When I began to want to write again I found myself looking at my story from a different perspective. I wasn’t entangled in little things and I suddenly had a bird’s eye view of my story. I have six main characters (is that too many? I don’t know. I’ve tried getting rid of one or another and encountered a full-scale rebellion from all of them, so they stay). In the week between Christmas and New Years I printed out everything I had, separated the scenes by character, clipped each one with a convenient cover sheet for notes and set about reading them. My goal was to be sure each character had a coherent story and then I would weave them together.

That strategy collapsed right away as I had already interwoven them in scenes more than I remembered, so I stalled out.

Next I unclipped everything and began interweaving the scenes in narrative order. That’s when the advantages of Flu Brain kicked in.

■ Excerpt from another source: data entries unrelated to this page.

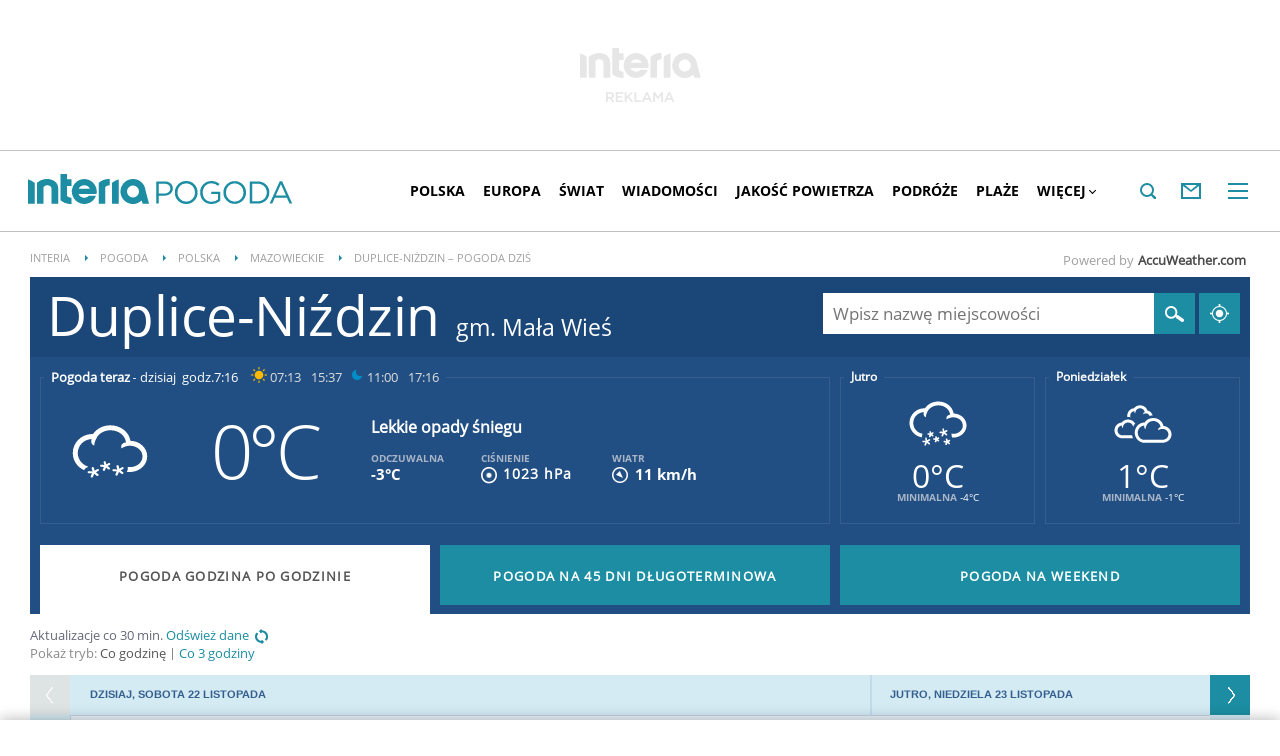

--- FILE ---
content_type: application/javascript
request_url: https://pogoda.interia.pl/j/forecast.tabs-bd8fd02cfac240e080a02071791f84d0.js
body_size: 219
content:
jQuery.fn.forecastTabs=function(e){function t(e){jQuery(".weather-entry",e).each(function(){var e=!0;jQuery(this).on("click",function(){e=e?(jQuery(this).addClass("active"),!1):(jQuery(this).removeClass("active"),!0)})})}var r="selected",s=".weather-forecast-hbh-button",n=".weather-forecast-hbh-list",a=this;responsiveHandlers.attachEventsForRanges(0,639,function(){t(jQuery(".weather-forecast.selected .weather-forecast-hbh-list")),a.each(function(){var e=this;jQuery(s,this).on("click",function(){event.preventDefault(),jQuery(e).hasClass(r)?jQuery(n,e).slideUp(500,function(){jQuery(e).removeClass(r)}):jQuery(n,e).slideDown(500,function(){jQuery(e).addClass(r),t(e)})})})},function(){a.each(function(){jQuery(s,this).off("click"),jQuery(".weather-entry",this).off("click"),jQuery(".weather-entry",this).attr("style","")})})};

--- FILE ---
content_type: image/svg+xml
request_url: https://js.iplsc.com/inpl.videoplayer/4.1.364/theme/assets/close_v2.svg
body_size: 40
content:
<svg id="Group_1" data-name="Group 1" xmlns="http://www.w3.org/2000/svg" width="23" height="23" viewBox="0 0 23 23">
  <rect id="Rectangle_1" data-name="Rectangle 1" width="23" height="23"/>
  <line id="Line_1" data-name="Line 1" x2="7.071" y2="7.071" transform="translate(7.964 7.965)" fill="none" stroke="#fff" stroke-width="2"/>
  <line id="Line_2" data-name="Line 2" x1="7.071" y2="7.071" transform="translate(7.964 7.965)" fill="none" stroke="#fff" stroke-width="2"/>
</svg>


--- FILE ---
content_type: image/svg+xml
request_url: https://js.iplsc.com/inpl.videoplayer/4.1.364/theme/assets/HD.svg
body_size: 157
content:
<?xml version="1.0" encoding="UTF-8"?><svg id="Layer_1" xmlns="http://www.w3.org/2000/svg" viewBox="0 0 36 36"><path d="M4.3463,9h3.7397l-1.1865,6.727h6.8961l1.1865-6.727h3.7397l-2.9978,17h-3.7397l1.2033-6.8239H6.2915l-1.2033,6.8239H1.3485L4.3463,9Z"/><path d="M20.3399,9h6.6291c5.342,0,8.3864,3.6675,7.5433,8.4513l-.0089,.0487c-.8436,4.7844-5.1902,8.5-10.5322,8.5h-6.6291l2.9978-17Zm3.1444,3.3758l-1.807,10.2484h2.8894c3.0601,0,5.4881-2.0641,6.0191-5.076l.0084-.0482c.531-3.0108-1.1604-5.1242-4.2204-5.1242h-2.8894Z"/></svg>

--- FILE ---
content_type: image/svg+xml
request_url: https://js.iplsc.com/inpl.videoplayer/4.1.364/theme/assets/resize_3.svg
body_size: 13
content:
<?xml version="1.0" encoding="UTF-8"?><svg id="Layer_1" xmlns="http://www.w3.org/2000/svg" viewBox="0 0 36 36"><polygon points="26 24 22 24 22 27 29 27 29 20 26 20 26 24"/><polygon points="9 11 13 11 13 8 6 8 6 15 9 15 9 11"/><polygon points="9 24 13 24 13 27 6 27 6 20 9 20 9 24"/><polygon points="26 11 22 11 22 8 29 8 29 15 26 15 26 11"/></svg>

--- FILE ---
content_type: image/svg+xml
request_url: https://js.iplsc.com/inpl.videoplayer/4.1.364/theme/assets/volume_0.svg
body_size: 67
content:
<?xml version="1.0" encoding="UTF-8"?><svg id="Layer_1" xmlns="http://www.w3.org/2000/svg" viewBox="0 0 36 36"><polygon points="15 26 17 26 17 11 15 11 10.5 15 7 15 7 22 10.5 22 15 26"/><g id="mute" transform="translate(0 0)"><line id="Shape_5" x1="28.5" y1="15" x2="21.5" y2="22" stroke="#000" stroke-width="2"/><line id="Shape_5_copy" x1="21.5" y1="15" x2="28.5" y2="22" stroke="#000" stroke-width="2"/></g></svg>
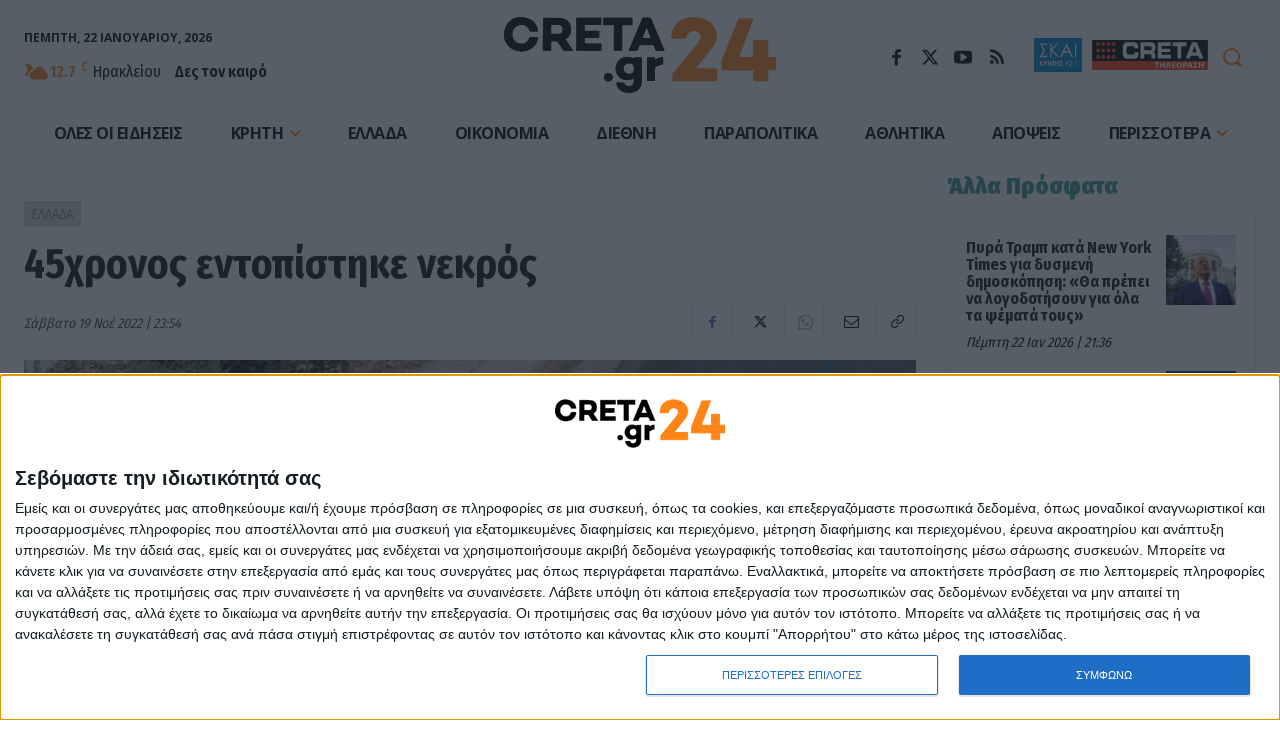

--- FILE ---
content_type: text/html; charset=UTF-8
request_url: https://creta24.gr/wp-admin/admin-ajax.php?td_theme_name=Newspaper&v=12.6.6
body_size: 47
content:
{"921537":43}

No longer obsessing over details, I could see not just what was wrong with what I had, but why. The overall structure was, in fact, not what I thought I had mapped out and that was a problem, but I was no longer too close to the story to see what needed fixing.

When I first started writing fiction I would see a red flag if one character had tea with another. Maybe having tea works in certain situations—Jane Austin, for instance—but for me it was a sign that things were going too smoothly. So all references to having tea are gone, but not the lingering problem, which was that my characters were just too … well … perky. They are supposed to be in the depressed and neglected Ordinary World, the one that is going to change as everyone starts on their character arc and they were just doing a little too well.

The Ordinary World is supposed to be mundane, lacking in color and energy, a contrast to the world of the story to come. My Ordinary World also has to have a sense of paralysis, perhaps something like a fairy curse and not only was that absent, but there was no sense of a desire on anyone’s part for that to change.

Happily, Flu Brain also gave me immediate clues to the solution. At this point I may be on schedule and I may not, but I’ve got a better story.